Esercizi da svolgere:
1. Riporta, senza cambiare nulla, il tratto della recensione di «The Witch» che comincia con le parole "Protagonista del film" e si ferma dopo le parole "piedi per terra.".
2. Rispondi a queste domande sulla recensione di «The Witch»:
(a) Chi ha curato la fotografia del film?
(b) Perché la famiglia di coloni è stata esiliata dalla sua comunità?
(c) Vicino a che cosa si stabilisce la famiglia?
3. Prosegui la recensione di «The Witch» partendo dopo la sua ultima frase.

Brano proposto:
+++
Ma Eggers non si è limitato a questo: scenografie costruite utilizzando materiali d’epoca, costumi cuciti a mano e una fotografia (curata da Jarin Blaschke) tutta basata sull’utilizzo di luci naturali e candele. Voi direte: eccesso di zelo da parte di un regista che ha visto troppe volte “Barry Lyndon” e vuole fare il grosso? No, una precisa scelta autoriale che contribuisce a rendere “The Witch” un gran film, tra quelli visti quest’anno, uno di quelli che ho apprezzato maggiormente.

Protagonista del film e direttrice della fotografia.

Un po’ per convenzione, un po’ perché siamo Italiani e quindi a scuola non ci fanno studiare mai la storia di quella parte del mondo che sta oltre la grande pozzanghera chiamata oceano Atlantico (ma spesso nemmeno la nostra), ci ritroviamo a pensare che i Padri Pellegrini fossero tutti dei signorotti inglesi a modino, tutti amicizia con i locali, tacchino e sterminio di massa, Robert Eggers con il suo film d’esordio contribuisce a riportarci tutti con i piedi per terra.

I protagonisti della vicenda sono una famiglia di coloni, esiliati dalla loro comunità, per manifesto eccesso di fondamentalismo religioso. Raccolti stracci e carabattole s’insediano vicino ad una foresta, poco importa se da quelle parti si dice che viva una strega, noi abbiamo Dio dalla nostra parte e nulla può andare male… E qui iniziano i casini.
+++
Set di dati:
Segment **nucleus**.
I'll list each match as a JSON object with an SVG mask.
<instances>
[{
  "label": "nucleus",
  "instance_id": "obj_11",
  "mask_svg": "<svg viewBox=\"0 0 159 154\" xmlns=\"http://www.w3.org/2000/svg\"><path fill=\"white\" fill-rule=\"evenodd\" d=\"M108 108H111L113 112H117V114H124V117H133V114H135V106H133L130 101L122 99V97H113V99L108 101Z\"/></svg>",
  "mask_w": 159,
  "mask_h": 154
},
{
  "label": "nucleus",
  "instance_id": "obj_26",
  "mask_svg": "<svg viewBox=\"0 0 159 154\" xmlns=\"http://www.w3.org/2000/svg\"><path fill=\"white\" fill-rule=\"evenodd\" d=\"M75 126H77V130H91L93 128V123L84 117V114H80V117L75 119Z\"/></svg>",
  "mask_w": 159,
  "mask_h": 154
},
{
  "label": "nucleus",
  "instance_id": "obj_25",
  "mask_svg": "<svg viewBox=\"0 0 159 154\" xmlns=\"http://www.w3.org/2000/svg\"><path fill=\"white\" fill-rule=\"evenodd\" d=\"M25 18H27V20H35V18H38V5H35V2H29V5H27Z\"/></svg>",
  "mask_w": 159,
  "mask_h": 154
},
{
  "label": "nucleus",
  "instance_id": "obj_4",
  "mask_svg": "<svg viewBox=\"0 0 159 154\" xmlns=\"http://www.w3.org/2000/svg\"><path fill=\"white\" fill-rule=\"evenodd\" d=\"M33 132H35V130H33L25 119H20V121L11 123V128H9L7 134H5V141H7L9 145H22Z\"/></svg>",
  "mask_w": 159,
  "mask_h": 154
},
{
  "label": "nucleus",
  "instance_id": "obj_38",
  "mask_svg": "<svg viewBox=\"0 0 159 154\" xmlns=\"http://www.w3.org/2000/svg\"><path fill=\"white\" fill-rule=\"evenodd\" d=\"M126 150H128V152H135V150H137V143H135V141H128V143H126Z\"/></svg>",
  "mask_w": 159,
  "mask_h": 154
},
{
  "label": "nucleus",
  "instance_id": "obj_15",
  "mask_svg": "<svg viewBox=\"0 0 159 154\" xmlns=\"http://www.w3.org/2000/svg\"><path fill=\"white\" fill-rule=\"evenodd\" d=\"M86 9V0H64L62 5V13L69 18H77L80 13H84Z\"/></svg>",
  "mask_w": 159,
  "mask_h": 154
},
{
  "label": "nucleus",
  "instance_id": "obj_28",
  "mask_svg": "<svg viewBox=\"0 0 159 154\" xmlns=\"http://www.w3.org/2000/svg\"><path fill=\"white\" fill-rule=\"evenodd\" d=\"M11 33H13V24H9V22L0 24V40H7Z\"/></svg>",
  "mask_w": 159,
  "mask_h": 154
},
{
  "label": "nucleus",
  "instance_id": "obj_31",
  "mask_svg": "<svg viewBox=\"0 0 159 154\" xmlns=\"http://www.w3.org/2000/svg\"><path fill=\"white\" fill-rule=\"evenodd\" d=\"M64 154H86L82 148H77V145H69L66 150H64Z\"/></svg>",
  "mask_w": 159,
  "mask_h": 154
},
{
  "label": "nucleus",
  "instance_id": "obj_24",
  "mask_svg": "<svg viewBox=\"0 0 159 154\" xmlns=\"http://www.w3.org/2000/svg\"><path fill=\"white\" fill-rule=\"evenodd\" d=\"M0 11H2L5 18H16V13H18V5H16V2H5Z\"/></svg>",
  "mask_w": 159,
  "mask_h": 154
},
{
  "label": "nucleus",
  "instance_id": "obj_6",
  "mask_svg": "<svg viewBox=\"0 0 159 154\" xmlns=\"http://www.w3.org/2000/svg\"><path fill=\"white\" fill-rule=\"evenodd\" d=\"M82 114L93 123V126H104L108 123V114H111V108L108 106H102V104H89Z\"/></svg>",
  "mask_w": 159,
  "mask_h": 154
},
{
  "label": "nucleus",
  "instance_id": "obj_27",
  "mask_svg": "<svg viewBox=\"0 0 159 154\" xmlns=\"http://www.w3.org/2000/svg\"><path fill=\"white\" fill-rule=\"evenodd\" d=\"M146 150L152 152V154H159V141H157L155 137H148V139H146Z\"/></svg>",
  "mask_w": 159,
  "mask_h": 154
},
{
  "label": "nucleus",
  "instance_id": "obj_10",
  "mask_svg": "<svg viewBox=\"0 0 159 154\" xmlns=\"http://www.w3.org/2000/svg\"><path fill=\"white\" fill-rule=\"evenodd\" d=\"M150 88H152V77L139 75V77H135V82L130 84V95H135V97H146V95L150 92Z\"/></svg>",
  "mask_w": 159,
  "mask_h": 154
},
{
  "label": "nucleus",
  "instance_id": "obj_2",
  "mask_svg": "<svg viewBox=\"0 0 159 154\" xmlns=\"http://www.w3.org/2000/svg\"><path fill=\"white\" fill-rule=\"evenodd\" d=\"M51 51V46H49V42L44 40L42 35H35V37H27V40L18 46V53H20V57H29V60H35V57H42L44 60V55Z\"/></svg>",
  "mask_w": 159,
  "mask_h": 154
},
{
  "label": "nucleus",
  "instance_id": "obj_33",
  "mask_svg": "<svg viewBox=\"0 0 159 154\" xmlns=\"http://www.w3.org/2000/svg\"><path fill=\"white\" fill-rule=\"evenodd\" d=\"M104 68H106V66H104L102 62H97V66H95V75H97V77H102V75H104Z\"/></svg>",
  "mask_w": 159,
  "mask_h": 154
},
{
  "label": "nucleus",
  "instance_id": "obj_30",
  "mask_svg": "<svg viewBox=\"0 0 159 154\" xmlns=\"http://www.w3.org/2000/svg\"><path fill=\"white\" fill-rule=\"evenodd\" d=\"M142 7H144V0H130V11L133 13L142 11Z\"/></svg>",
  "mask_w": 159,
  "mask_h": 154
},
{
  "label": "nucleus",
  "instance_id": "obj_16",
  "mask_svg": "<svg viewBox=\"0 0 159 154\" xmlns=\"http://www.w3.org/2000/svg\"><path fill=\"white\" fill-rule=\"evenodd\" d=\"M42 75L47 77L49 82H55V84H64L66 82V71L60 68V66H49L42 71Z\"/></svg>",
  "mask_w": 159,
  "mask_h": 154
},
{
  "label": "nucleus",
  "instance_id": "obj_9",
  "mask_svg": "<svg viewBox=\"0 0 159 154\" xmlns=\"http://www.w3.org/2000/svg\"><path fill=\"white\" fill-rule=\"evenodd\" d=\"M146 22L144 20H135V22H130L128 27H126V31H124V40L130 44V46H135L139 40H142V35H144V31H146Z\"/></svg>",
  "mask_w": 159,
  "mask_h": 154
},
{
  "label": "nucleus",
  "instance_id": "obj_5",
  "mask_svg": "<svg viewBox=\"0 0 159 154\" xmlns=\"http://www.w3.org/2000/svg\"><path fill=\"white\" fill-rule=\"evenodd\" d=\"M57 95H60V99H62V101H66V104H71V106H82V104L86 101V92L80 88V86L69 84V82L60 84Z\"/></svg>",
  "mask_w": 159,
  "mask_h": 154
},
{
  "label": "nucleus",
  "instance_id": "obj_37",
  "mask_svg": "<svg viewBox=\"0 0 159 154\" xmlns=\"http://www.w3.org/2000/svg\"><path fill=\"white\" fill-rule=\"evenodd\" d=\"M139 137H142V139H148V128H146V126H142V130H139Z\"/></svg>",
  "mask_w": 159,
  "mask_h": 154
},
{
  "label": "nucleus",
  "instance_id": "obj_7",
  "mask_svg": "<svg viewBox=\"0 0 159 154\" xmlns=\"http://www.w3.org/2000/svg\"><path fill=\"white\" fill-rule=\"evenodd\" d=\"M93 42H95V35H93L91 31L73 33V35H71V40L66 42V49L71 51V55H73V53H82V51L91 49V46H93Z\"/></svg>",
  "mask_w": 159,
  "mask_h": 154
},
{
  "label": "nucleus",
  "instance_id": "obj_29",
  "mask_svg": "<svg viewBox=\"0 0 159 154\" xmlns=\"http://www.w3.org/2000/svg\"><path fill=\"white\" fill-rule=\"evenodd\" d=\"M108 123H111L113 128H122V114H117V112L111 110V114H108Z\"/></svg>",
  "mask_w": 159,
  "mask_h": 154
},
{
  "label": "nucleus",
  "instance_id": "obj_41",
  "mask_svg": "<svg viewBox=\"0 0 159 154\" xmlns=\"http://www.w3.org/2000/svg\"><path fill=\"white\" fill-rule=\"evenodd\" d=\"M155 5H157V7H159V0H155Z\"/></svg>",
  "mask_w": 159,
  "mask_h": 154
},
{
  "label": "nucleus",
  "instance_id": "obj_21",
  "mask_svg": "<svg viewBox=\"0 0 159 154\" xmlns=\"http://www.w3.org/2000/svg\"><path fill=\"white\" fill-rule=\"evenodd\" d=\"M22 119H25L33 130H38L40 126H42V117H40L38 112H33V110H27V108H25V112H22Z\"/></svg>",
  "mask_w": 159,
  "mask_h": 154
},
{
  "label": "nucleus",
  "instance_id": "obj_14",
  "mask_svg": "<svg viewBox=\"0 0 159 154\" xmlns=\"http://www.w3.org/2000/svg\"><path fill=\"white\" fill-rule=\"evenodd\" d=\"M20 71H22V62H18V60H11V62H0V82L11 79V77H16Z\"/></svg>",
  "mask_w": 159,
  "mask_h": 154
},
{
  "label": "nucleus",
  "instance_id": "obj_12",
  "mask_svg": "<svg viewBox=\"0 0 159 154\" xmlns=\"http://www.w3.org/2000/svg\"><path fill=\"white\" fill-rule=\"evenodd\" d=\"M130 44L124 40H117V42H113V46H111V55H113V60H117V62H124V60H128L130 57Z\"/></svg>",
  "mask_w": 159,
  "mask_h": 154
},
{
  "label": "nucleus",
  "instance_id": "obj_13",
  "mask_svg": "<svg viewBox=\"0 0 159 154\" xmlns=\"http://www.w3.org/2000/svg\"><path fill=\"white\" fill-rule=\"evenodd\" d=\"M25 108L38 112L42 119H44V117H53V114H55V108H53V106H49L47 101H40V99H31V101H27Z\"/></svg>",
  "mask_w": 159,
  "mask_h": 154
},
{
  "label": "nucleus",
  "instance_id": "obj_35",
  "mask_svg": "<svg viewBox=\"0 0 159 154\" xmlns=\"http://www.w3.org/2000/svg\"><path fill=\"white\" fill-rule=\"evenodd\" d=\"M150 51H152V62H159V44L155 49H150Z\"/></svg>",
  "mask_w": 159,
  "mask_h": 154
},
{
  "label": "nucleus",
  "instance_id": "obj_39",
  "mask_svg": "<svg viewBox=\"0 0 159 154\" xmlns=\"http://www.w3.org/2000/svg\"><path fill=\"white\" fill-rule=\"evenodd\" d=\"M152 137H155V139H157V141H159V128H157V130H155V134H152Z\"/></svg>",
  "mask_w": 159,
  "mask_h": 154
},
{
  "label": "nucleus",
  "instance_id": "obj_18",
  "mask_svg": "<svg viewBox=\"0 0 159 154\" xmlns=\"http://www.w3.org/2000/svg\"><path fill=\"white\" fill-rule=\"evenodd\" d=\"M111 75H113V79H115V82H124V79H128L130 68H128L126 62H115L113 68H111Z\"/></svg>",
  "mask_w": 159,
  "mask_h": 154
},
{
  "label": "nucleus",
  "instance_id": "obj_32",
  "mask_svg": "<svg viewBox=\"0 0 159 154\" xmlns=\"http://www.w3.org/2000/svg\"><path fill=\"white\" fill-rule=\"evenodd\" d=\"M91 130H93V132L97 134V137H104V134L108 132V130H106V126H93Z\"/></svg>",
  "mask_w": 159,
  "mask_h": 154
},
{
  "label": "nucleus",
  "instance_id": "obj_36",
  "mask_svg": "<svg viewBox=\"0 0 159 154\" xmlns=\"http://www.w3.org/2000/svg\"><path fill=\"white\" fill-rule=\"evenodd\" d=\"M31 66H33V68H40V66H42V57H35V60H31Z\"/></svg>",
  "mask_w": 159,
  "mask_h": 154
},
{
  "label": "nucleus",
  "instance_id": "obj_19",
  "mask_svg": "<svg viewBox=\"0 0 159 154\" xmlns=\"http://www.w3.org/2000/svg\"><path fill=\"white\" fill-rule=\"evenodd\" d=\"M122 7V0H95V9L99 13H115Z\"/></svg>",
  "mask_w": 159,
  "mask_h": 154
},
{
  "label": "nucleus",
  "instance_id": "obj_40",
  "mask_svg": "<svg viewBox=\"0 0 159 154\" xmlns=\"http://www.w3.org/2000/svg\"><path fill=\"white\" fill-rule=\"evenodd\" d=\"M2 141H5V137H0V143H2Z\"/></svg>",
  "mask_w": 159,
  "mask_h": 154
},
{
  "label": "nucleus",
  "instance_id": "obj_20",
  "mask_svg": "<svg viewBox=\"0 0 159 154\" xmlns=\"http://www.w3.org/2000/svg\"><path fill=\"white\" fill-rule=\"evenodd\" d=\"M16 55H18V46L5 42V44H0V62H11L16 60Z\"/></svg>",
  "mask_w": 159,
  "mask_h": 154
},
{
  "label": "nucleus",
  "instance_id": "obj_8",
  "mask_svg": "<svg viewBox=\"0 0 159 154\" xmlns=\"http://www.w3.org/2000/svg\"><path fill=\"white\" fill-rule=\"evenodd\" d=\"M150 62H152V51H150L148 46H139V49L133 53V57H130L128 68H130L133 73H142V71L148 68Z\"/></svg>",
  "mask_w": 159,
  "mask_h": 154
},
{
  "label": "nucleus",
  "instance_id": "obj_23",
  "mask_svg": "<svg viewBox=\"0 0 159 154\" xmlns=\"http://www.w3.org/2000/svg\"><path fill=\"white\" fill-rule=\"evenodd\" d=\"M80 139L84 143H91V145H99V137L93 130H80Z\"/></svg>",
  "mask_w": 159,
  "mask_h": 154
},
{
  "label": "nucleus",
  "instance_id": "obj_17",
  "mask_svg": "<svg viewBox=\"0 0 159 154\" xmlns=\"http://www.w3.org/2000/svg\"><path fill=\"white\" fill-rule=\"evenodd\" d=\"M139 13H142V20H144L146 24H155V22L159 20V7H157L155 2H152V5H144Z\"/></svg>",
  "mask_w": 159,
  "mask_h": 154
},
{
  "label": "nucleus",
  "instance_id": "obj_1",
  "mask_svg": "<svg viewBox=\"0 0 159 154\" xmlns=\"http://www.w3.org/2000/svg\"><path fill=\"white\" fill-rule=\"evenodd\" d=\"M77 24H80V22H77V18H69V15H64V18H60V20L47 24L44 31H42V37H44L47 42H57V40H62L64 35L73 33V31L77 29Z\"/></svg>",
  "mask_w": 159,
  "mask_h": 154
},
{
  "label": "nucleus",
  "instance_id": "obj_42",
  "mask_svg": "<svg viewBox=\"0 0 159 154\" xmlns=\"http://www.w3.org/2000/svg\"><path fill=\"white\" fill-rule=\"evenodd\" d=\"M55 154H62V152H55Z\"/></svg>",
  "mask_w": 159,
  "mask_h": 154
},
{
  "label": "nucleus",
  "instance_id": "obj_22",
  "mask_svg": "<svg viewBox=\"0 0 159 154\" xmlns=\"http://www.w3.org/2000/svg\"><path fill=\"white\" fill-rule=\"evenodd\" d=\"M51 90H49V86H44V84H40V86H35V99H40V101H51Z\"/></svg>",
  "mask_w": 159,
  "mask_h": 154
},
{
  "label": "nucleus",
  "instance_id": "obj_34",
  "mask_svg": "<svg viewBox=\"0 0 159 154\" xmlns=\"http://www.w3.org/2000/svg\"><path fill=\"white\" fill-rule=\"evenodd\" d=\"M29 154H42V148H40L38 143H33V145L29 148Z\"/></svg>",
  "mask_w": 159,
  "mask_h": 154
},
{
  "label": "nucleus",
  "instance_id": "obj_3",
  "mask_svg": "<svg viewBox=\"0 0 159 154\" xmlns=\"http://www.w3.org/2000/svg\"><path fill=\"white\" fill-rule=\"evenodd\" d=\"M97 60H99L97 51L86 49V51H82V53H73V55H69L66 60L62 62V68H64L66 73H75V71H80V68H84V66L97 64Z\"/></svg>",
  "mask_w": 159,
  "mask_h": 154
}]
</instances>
+++
Soluzioni:
1.
Protagonista del film e direttrice della fotografia.

Un po’ per convenzione, un po’ perché siamo Italiani e quindi a scuola non ci fanno studiare mai la storia di quella parte del mondo che sta oltre la grande pozzanghera chiamata oceano Atlantico (ma spesso nemmeno la nostra), ci ritroviamo a pensare che i Padri Pellegrini fossero tutti dei signorotti inglesi a modino, tutti amicizia con i locali, tacchino e sterminio di massa, Robert Eggers con il suo film d’esordio contribuisce a riportarci tutti con i piedi per terra.

2.
(a) Jarin Blaschke.
(b) Per manifesto eccesso di fondamentalismo religioso.
(c) Vicino a una foresta.

3.
«Ti prego Signore fammi arrivare sana e salva ai titoli di coda…»

La figlia maggiore Thomasin (Anya Taylor-Joy) è alle soglie della pubertà, cosa che ha notato molto bene (insieme alla nuove curve della bionda) suo fratello Caleb (Harvey Scrimshaw). Mamma Katherine (Kate Dickie) giudica la vita sulla base di cose che vanno bene (grazie Signore) e cose che vanno male (lo zampino del Satanasso), mentre papà William è tanto sicuro della sua fede, quanto disastroso in tutte le attività da colono, quasi si fa saltare un occhio per sparare ad un coniglio, ma in compenso come agricoltore è un disastro, non ha il pollice verde necessario per impedire che il raccolto di mais marcisca malamente.

Il meglio per la fine: i due gemelli Jonas e Mercy, riuscirebbero a far cambiare idea anche a quei radicali ancora convinti che tutti i bambini siano bellissimi. Non solo sono inguardabili, ma sono anche due discreti stronzetti dotati di risatina irritante, che passano le loro giornata ad accusare Thomasin di stregoneria e a parlare, sì, ho detto parlare, con uno degli animali della famiglia, un grosso caprone nero, di nome Black Phillip. Ed è chiaro che qui il metaforone ci mette le corna e anche la coda.

Da oggi con il 100% di caprone satanico in più.

In “The Witch” ritroviamo la ricostruzione dell’America dei Pellegrini dell’M. Night Shyamalan di “The Village”, però condita da una bella verniciata di Lars Von Trier che non guasta mai, anzi, che guasta la situazione iniziale facendola marcire come il mais di William.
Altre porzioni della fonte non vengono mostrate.